Given task
In the forum thread, how large a Khalsa Fauj does harbansj24 say Guru Gobind Singh ji envisioned?
## BEGIN Extracted text
I shared my understanding of a Sikh with the members which similarly might not fit with much evolved individfuals. I undertand that the word GURMUKH means to become a better person by subjugating the lower instincts and developing higher ones with individual effort. I my self might not be able to reach that stage but at least I am making an honest attempt towards it.

Thanks for your interaction.

Regards.

Virinder


----------



## harbansj24 (Aug 2, 2009)

Narayanjot ji, Tejwant ji and Grewal ji,

I think there should not be any doubt that time for another revival movement of Sikhism has come.

And this time it will be led from outside India and will be multilingual maybe in English, Punjabi, Hindi, Urdu etc with Ragis , Kathakars and common Sikhs from India joining it.

Only then will Guru Gobind Singh ji's vision of having a 960 million strong Khalsa Fauj will become a reality.

Gurfateh


----------



## vsgrewal48895 (Aug 2, 2009)

Dear Harbans Ji,

Your thoughts are more than welcome.

Cordially,

Virinder


----------



## spnadmin (Aug 2, 2009)

harbansj24 said:


> Narayanjot ji, Tejwant ji and Grewal ji,
> 
> I think there should not be any doubt that time for another revival movement of Sikhism has come.
> 
> ...



harbhansj24 ji

It is an exciting thought. Something that could actually happen before we realize. Probably not in my earthly span of time but maybe in yours. 

On the subject however of picking and choosing I do want to say, most respected sahni ji -- In my humble opinion you have made a universe full of sense! 

But let me also add that the article alarms me because it is missing the care you have for 


Grace to surrender of the ego: effort focuses on disputes about codes of behavior, Grace on the changes within; effort condemns others as not strict enough to deserve, Grace accepts all, starts from recognition of our nothingness and accepts all as a Gift of Love. (quoted from japjisahib ji)
## END Extracted text
## BEGIN Supplied material
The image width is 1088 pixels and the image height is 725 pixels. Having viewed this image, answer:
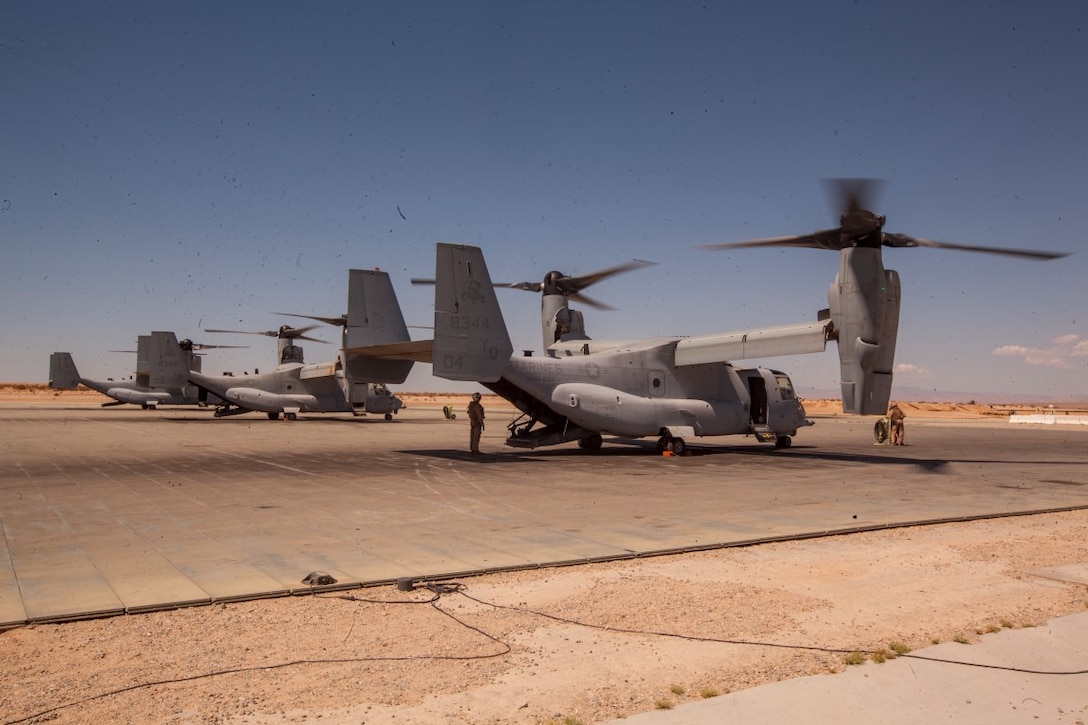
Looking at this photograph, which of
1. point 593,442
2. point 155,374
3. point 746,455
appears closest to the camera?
point 746,455

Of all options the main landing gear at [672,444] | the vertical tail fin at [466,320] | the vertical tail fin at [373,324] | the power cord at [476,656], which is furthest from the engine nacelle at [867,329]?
the power cord at [476,656]

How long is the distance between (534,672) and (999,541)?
298 inches

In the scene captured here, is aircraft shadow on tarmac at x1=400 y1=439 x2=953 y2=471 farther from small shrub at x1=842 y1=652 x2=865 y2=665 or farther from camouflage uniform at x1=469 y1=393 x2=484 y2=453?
small shrub at x1=842 y1=652 x2=865 y2=665

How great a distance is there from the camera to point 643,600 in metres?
6.74

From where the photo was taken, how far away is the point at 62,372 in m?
54.8

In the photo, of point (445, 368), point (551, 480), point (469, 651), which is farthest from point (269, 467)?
point (469, 651)

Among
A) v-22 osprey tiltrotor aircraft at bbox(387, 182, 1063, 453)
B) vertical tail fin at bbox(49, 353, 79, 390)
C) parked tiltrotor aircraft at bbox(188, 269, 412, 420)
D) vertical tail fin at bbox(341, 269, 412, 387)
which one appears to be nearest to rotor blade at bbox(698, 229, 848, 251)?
v-22 osprey tiltrotor aircraft at bbox(387, 182, 1063, 453)

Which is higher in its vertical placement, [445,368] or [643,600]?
[445,368]

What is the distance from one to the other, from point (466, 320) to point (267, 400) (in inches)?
1098

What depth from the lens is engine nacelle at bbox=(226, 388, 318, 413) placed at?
43.0 meters

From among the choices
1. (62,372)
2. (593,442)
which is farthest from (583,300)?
(62,372)

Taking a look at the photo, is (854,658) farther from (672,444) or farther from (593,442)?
(593,442)

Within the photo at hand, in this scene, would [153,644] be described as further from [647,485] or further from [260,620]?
[647,485]

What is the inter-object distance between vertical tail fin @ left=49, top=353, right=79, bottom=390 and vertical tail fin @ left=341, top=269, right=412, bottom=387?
41680 mm
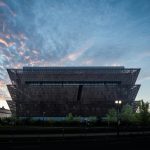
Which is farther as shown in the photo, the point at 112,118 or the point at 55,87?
the point at 55,87

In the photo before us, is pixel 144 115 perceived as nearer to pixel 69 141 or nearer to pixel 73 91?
pixel 69 141

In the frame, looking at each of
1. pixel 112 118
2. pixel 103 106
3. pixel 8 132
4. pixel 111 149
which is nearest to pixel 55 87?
pixel 103 106

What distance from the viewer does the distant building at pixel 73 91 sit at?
463 feet

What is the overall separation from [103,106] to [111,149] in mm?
121852

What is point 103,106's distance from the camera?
461 ft

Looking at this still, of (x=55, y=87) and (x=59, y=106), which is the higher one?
(x=55, y=87)

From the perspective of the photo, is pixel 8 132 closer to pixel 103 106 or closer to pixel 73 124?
pixel 73 124

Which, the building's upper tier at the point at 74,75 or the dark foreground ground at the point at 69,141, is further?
the building's upper tier at the point at 74,75

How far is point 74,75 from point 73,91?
8.89 metres

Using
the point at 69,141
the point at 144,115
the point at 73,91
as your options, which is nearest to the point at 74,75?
the point at 73,91

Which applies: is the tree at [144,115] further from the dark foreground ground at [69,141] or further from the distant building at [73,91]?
the distant building at [73,91]

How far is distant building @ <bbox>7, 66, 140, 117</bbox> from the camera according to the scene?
463 ft

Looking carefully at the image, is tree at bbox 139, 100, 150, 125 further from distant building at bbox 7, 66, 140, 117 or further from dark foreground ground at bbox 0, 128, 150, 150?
distant building at bbox 7, 66, 140, 117

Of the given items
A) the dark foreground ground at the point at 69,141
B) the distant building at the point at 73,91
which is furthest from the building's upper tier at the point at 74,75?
the dark foreground ground at the point at 69,141
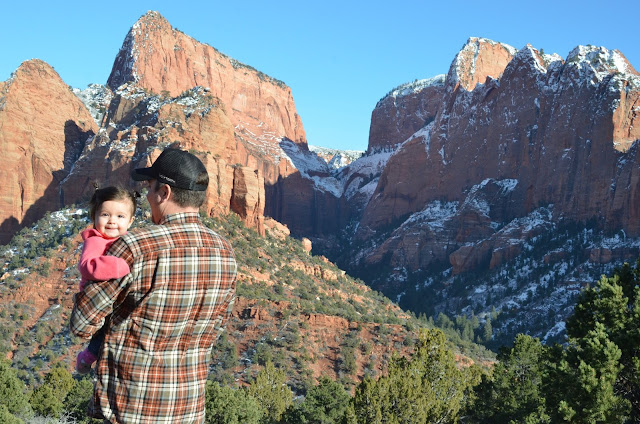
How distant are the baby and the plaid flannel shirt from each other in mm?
92

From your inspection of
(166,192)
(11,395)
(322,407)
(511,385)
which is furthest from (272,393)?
(166,192)

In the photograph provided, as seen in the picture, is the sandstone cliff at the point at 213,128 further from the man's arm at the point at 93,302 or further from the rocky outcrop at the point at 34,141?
the man's arm at the point at 93,302

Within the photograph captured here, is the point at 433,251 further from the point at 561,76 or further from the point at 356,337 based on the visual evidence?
the point at 356,337

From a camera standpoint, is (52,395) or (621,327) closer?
(621,327)

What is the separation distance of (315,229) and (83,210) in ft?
255

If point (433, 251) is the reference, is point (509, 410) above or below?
below

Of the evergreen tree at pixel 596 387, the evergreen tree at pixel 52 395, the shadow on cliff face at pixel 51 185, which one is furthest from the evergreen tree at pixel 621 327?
the shadow on cliff face at pixel 51 185

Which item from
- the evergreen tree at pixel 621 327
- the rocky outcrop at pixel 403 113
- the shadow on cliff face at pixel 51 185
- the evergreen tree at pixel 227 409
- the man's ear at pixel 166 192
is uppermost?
the rocky outcrop at pixel 403 113

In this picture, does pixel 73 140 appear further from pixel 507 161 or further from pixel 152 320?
pixel 152 320

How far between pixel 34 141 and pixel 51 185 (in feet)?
20.5

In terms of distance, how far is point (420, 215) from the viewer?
132m

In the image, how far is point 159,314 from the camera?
14.2 ft

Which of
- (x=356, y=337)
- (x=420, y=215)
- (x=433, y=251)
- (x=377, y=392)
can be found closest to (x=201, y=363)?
(x=377, y=392)

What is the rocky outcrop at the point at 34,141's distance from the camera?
275ft
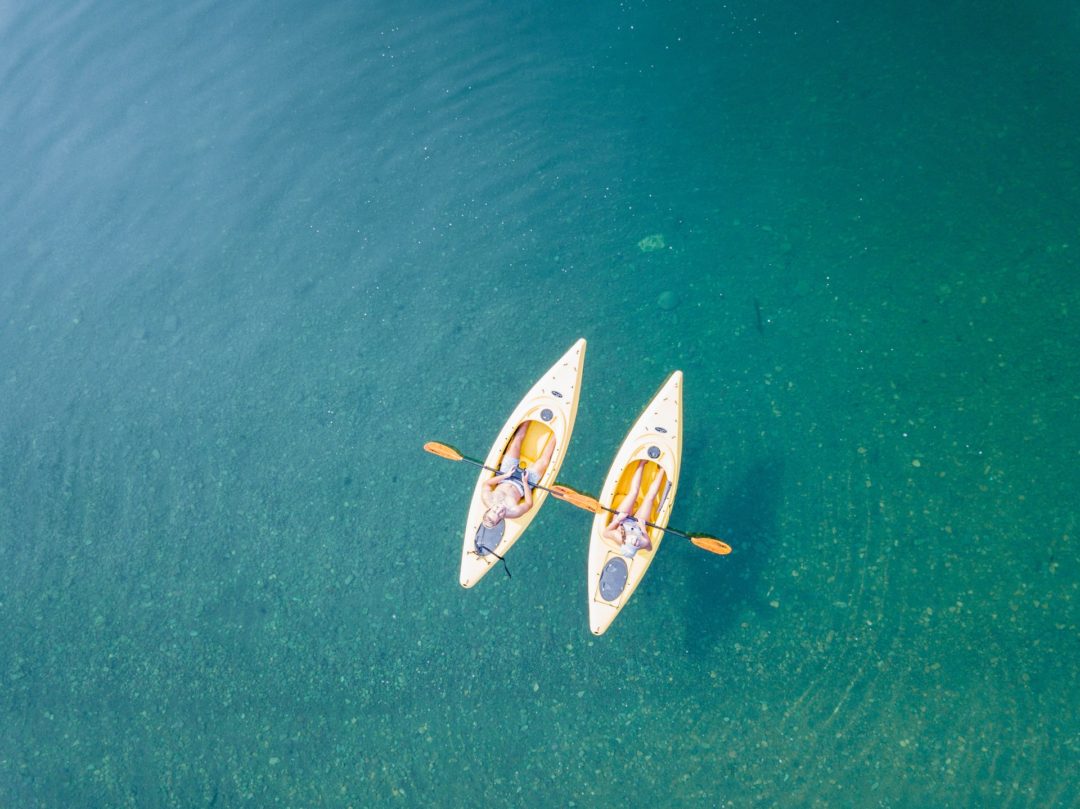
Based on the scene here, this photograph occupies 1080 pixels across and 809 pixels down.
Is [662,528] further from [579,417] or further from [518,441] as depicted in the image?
[518,441]

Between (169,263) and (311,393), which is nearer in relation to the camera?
(311,393)

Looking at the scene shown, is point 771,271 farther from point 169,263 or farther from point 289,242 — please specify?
point 169,263

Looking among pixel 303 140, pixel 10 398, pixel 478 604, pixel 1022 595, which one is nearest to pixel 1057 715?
pixel 1022 595

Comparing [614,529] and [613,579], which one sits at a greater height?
[614,529]

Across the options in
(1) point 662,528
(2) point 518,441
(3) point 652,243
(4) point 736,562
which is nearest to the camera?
(1) point 662,528

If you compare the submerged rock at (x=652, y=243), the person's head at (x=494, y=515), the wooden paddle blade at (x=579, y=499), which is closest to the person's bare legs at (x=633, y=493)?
the wooden paddle blade at (x=579, y=499)

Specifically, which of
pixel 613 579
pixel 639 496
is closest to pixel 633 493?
pixel 639 496

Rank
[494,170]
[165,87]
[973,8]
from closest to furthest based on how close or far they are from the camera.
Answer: [973,8] < [494,170] < [165,87]

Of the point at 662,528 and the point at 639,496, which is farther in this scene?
the point at 639,496
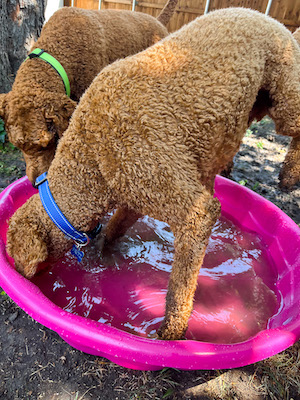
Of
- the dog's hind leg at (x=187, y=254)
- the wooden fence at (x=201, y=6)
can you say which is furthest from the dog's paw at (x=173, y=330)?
the wooden fence at (x=201, y=6)

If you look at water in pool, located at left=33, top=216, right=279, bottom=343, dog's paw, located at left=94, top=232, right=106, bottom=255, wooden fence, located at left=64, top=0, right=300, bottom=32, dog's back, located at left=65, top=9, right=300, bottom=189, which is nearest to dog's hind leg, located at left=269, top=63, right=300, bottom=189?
dog's back, located at left=65, top=9, right=300, bottom=189

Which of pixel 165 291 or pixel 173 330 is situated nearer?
pixel 173 330

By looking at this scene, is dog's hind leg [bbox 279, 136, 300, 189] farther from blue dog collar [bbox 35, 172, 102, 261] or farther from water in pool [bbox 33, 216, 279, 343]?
blue dog collar [bbox 35, 172, 102, 261]

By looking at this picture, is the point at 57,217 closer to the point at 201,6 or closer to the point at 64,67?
the point at 64,67

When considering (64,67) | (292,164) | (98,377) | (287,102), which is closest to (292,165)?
(292,164)

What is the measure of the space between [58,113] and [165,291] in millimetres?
1598

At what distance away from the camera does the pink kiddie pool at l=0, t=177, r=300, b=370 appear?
1.50 m

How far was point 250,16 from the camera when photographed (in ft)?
6.04

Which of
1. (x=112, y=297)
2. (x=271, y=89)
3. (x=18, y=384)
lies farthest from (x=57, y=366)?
(x=271, y=89)

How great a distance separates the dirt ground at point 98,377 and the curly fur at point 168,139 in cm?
30

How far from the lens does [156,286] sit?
240 centimetres

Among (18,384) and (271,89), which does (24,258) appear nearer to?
(18,384)

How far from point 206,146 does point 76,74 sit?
1707 millimetres

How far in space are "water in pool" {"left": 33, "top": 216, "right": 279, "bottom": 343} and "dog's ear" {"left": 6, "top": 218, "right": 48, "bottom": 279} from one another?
416 mm
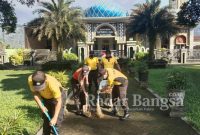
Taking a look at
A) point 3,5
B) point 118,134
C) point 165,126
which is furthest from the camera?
point 3,5

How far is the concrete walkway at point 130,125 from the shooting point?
25.9ft

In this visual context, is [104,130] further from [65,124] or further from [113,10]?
[113,10]

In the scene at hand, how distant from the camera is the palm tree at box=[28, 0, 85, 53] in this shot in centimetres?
3078

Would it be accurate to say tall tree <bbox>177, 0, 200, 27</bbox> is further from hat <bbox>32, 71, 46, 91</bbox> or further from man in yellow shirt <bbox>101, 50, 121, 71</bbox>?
hat <bbox>32, 71, 46, 91</bbox>

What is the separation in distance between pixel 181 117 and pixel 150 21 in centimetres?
2329

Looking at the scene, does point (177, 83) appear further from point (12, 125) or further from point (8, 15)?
point (8, 15)

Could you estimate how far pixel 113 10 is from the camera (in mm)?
46781

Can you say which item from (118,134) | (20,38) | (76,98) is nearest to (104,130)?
(118,134)

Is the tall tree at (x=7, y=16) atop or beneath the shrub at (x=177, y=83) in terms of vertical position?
atop

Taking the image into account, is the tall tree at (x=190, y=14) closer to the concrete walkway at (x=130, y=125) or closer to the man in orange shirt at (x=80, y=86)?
the concrete walkway at (x=130, y=125)

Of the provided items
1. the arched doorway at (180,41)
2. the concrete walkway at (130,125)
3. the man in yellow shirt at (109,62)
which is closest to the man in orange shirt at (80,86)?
the concrete walkway at (130,125)

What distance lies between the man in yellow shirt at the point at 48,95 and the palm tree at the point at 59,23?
80.2 feet

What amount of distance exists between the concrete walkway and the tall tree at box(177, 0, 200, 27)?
1605 centimetres

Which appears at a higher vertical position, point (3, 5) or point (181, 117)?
point (3, 5)
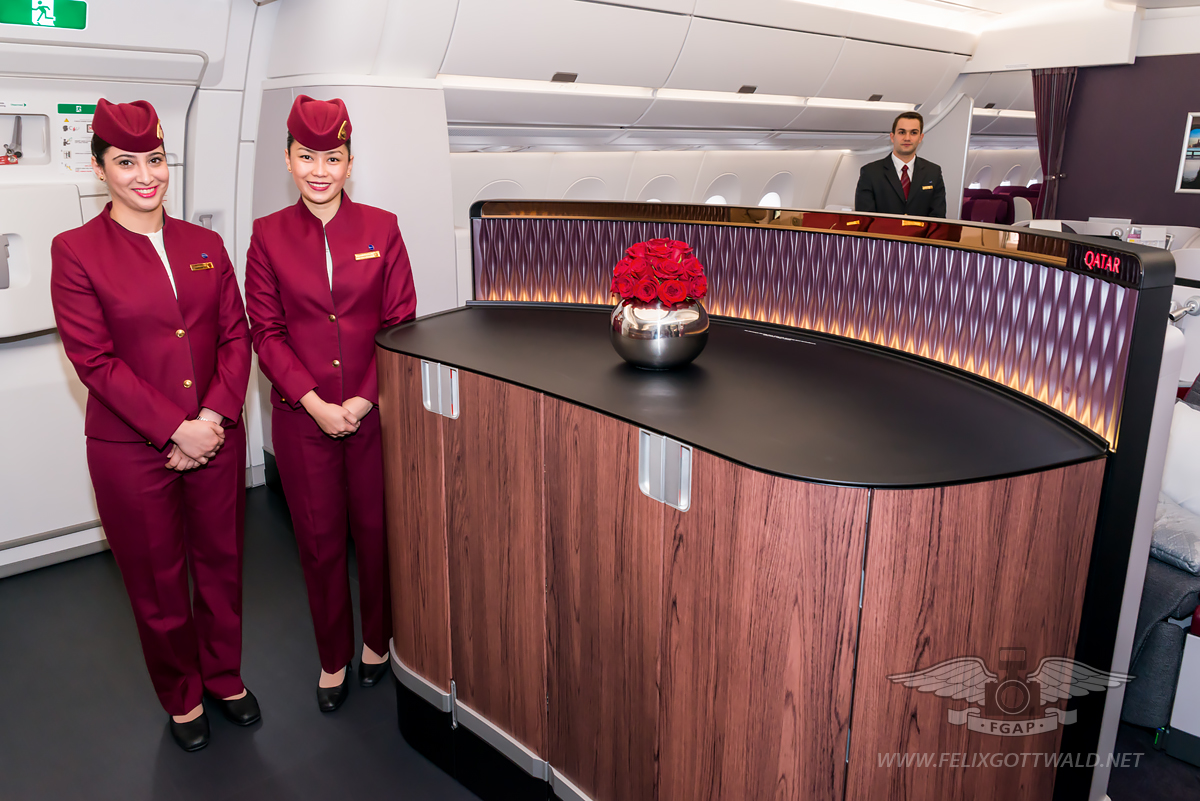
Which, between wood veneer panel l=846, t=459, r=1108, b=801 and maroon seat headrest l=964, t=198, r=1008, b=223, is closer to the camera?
wood veneer panel l=846, t=459, r=1108, b=801

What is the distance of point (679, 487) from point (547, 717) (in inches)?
33.8

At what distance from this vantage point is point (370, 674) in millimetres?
2875

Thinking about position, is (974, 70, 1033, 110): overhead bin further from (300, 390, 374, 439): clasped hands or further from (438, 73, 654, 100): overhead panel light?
(300, 390, 374, 439): clasped hands

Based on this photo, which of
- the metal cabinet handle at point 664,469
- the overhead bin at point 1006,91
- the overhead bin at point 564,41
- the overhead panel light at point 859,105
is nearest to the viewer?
the metal cabinet handle at point 664,469

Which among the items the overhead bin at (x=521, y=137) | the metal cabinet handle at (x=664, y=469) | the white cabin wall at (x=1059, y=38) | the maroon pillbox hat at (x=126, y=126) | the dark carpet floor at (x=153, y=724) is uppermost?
the white cabin wall at (x=1059, y=38)

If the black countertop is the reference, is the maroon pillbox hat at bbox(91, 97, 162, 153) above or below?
above

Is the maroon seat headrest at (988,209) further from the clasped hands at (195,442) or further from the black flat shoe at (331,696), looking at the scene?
the clasped hands at (195,442)

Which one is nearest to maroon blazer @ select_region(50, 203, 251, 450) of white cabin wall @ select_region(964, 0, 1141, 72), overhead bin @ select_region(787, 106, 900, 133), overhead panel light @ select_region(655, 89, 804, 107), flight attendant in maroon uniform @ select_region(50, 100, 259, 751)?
flight attendant in maroon uniform @ select_region(50, 100, 259, 751)

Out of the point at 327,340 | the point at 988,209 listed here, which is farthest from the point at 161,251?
the point at 988,209

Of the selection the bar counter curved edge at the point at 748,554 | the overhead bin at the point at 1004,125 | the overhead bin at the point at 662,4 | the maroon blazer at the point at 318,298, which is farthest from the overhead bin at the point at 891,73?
the maroon blazer at the point at 318,298

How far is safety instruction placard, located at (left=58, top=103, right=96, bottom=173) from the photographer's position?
3209mm

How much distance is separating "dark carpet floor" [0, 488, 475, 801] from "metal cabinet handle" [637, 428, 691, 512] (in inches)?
48.5

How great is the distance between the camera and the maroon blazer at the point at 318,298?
244 cm

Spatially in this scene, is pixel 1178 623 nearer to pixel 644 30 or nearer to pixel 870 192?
pixel 870 192
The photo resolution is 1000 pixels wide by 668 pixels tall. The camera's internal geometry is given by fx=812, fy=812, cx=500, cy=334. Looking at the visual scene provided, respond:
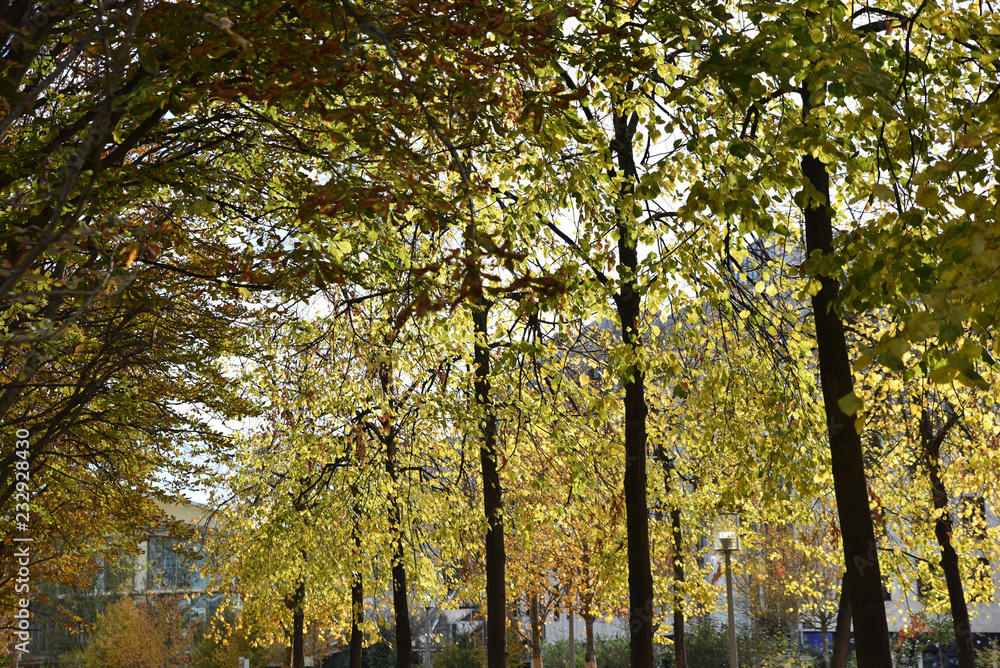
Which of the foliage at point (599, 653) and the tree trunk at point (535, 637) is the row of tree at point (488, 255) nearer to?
the tree trunk at point (535, 637)

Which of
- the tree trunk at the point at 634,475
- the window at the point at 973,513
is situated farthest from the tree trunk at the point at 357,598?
the window at the point at 973,513

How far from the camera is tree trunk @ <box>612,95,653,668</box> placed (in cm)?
825

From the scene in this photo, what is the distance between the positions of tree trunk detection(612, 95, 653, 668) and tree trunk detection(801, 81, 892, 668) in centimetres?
170

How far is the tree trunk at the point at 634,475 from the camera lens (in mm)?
8250

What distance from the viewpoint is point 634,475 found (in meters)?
8.74

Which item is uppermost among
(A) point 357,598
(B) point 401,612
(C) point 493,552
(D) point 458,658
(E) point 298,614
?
(C) point 493,552

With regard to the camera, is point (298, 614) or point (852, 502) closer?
point (852, 502)

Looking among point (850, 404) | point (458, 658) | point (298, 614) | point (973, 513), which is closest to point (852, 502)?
point (850, 404)

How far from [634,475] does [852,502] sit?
2515 millimetres

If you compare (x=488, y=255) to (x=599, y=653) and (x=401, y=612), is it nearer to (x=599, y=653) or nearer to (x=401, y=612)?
(x=401, y=612)

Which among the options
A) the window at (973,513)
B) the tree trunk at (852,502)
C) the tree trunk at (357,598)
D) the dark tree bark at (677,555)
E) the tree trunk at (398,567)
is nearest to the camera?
the tree trunk at (852,502)

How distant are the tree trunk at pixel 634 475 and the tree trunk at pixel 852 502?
5.59 feet

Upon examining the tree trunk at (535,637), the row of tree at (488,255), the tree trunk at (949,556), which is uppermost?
the row of tree at (488,255)

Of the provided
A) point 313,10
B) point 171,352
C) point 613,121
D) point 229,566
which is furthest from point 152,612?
point 313,10
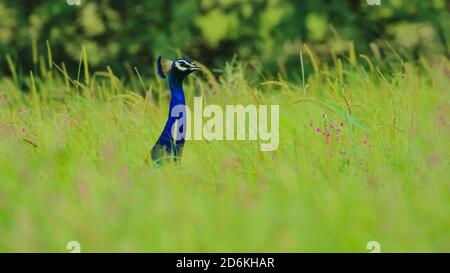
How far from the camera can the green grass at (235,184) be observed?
330 centimetres

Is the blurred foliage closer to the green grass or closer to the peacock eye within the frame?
the green grass

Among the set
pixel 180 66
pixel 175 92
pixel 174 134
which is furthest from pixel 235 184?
pixel 180 66

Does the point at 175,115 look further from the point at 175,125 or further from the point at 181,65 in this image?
the point at 181,65

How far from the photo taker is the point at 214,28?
7.72 meters

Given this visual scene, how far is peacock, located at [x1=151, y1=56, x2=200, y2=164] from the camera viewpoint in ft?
13.1

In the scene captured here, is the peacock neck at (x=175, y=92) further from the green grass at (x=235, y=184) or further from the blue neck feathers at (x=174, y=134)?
the green grass at (x=235, y=184)

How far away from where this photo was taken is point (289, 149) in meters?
4.21

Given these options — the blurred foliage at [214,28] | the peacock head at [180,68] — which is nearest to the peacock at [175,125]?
the peacock head at [180,68]

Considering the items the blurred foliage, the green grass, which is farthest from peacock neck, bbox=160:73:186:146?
the blurred foliage

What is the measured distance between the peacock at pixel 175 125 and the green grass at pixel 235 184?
80mm

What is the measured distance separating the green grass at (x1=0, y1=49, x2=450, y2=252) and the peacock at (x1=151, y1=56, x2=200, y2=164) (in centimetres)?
8

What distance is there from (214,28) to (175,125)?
384cm

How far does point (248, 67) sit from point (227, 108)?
281 cm
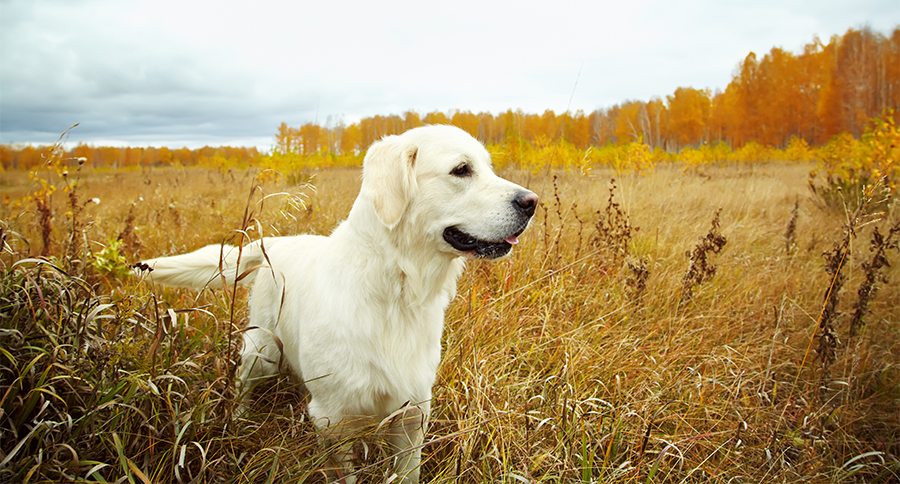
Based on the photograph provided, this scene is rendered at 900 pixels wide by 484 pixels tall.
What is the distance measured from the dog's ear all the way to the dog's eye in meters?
## END Supplied material
Exercise solution
960 million strong.